Aim: Drop the pictures, then extract the listing word for word.

Working data:
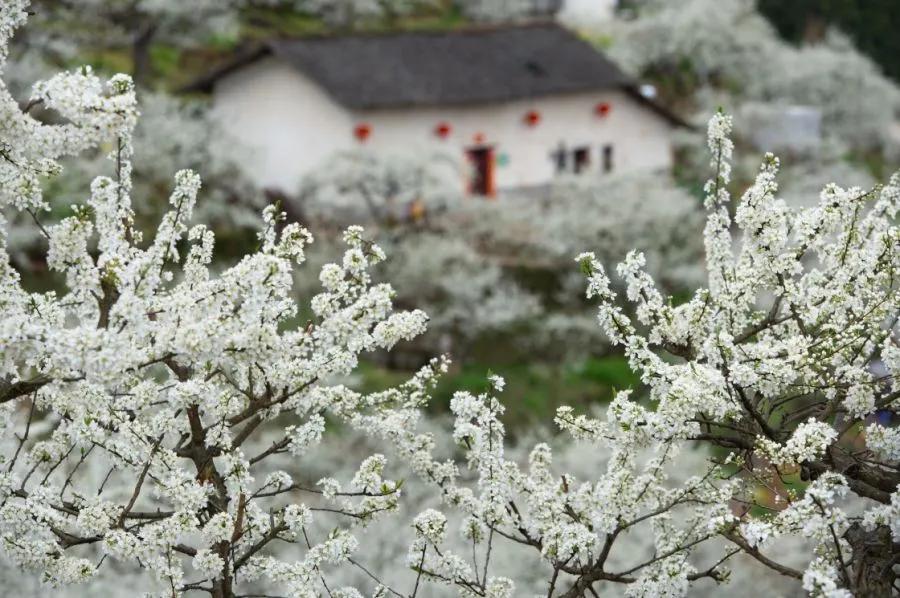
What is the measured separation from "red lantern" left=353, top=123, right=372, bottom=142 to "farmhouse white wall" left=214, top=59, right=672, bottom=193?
0.11m

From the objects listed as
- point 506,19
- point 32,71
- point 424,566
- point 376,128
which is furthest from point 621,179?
point 424,566

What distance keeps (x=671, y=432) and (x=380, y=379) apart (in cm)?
1548

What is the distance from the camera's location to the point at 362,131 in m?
26.7

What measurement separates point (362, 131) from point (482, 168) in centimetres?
366

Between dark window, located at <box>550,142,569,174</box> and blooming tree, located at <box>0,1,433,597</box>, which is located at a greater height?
dark window, located at <box>550,142,569,174</box>

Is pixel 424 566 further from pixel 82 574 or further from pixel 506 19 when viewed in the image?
pixel 506 19

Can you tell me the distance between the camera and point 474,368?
72.6ft

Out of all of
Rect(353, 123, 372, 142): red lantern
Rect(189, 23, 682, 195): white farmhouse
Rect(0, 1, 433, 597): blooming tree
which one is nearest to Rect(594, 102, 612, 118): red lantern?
Rect(189, 23, 682, 195): white farmhouse

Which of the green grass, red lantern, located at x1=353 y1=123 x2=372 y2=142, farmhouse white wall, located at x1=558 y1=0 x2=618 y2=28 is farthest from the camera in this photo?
farmhouse white wall, located at x1=558 y1=0 x2=618 y2=28

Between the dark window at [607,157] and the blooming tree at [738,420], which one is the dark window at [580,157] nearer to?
the dark window at [607,157]

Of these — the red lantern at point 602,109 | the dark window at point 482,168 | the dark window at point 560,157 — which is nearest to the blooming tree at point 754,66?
the red lantern at point 602,109

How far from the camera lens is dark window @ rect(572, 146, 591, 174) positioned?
3080cm

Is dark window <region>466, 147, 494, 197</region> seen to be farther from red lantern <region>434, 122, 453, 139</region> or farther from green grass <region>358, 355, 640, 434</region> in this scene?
green grass <region>358, 355, 640, 434</region>

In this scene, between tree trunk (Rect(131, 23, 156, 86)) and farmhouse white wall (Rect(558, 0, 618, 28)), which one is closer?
tree trunk (Rect(131, 23, 156, 86))
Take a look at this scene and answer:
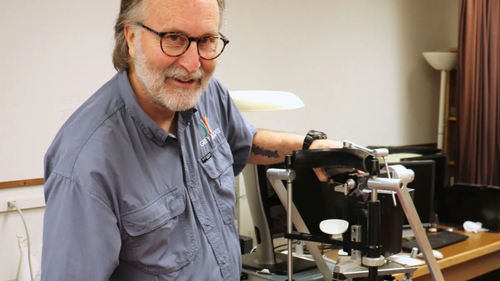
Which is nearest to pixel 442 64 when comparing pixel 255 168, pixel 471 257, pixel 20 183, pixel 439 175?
pixel 439 175

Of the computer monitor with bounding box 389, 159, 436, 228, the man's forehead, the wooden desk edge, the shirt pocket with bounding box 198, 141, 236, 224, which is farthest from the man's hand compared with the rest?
the computer monitor with bounding box 389, 159, 436, 228

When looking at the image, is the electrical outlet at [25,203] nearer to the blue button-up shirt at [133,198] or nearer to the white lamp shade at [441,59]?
the blue button-up shirt at [133,198]

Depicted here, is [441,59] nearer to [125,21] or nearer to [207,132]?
[207,132]

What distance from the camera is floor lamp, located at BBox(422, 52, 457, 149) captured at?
4.30m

Task result:
What is the measured separation from "red lantern" left=353, top=123, right=372, bottom=142 to "farmhouse white wall" left=214, top=59, right=672, bottom=193?
0.11m

From the objects listed as
- point 506,19
- point 32,71
- point 424,566
- point 376,128
which is furthest from point 621,179?
point 424,566

What distance keeps (x=671, y=432) and (x=380, y=379) apart (in cm)?
1548

What is the distance from the camera's location to the point at 362,131 in m?
26.7

What measurement separates point (362, 131) from point (482, 168) in centimetres?
366

Between dark window, located at <box>550,142,569,174</box> and blooming tree, located at <box>0,1,433,597</box>, which is located at a greater height?
dark window, located at <box>550,142,569,174</box>

Is pixel 424 566 further from pixel 82 574 or further from pixel 506 19 when viewed in the image?
pixel 506 19

Can you tell me the distance between the camera and point 474,368?
72.6ft

Out of all of
Rect(353, 123, 372, 142): red lantern
Rect(189, 23, 682, 195): white farmhouse
Rect(0, 1, 433, 597): blooming tree
which one is nearest to Rect(594, 102, 612, 118): red lantern?
Rect(189, 23, 682, 195): white farmhouse

Which of the green grass, red lantern, located at x1=353 y1=123 x2=372 y2=142, farmhouse white wall, located at x1=558 y1=0 x2=618 y2=28 is farthest from the camera in this photo?
farmhouse white wall, located at x1=558 y1=0 x2=618 y2=28

Between the dark window at [607,157] and the blooming tree at [738,420], which one is the dark window at [580,157] nearer to?
the dark window at [607,157]

Of these — the red lantern at point 602,109 | the dark window at point 482,168 | the dark window at point 560,157 — which is nearest to the blooming tree at point 754,66?
the red lantern at point 602,109

How far from the camera lens is dark window @ rect(572, 146, 591, 174) positioned?
3080cm

Is dark window <region>466, 147, 494, 197</region> seen to be farther from red lantern <region>434, 122, 453, 139</region> or farther from green grass <region>358, 355, 640, 434</region> in this scene?
green grass <region>358, 355, 640, 434</region>

In this scene, between tree trunk (Rect(131, 23, 156, 86)) and farmhouse white wall (Rect(558, 0, 618, 28)), which one is closer?
tree trunk (Rect(131, 23, 156, 86))
Take a look at this scene and answer:
Which is nearest to pixel 442 64 when comparing pixel 255 168, pixel 471 257, pixel 20 183, pixel 439 175?
pixel 439 175

Of the computer monitor with bounding box 389, 159, 436, 228, the man's forehead, the wooden desk edge, the shirt pocket with bounding box 198, 141, 236, 224, which is farthest from the man's hand compared with the rest?
the computer monitor with bounding box 389, 159, 436, 228

When looking at the image, is the electrical outlet at [25,203] nearer to the blue button-up shirt at [133,198] or nearer to the white lamp shade at [441,59]?
the blue button-up shirt at [133,198]

Depicted here, is [441,59] nearer to [125,21] or nearer to [207,132]?
[207,132]

What distance from the camera is floor lamp, located at BBox(422, 52, 457, 149) captured at?
4.30m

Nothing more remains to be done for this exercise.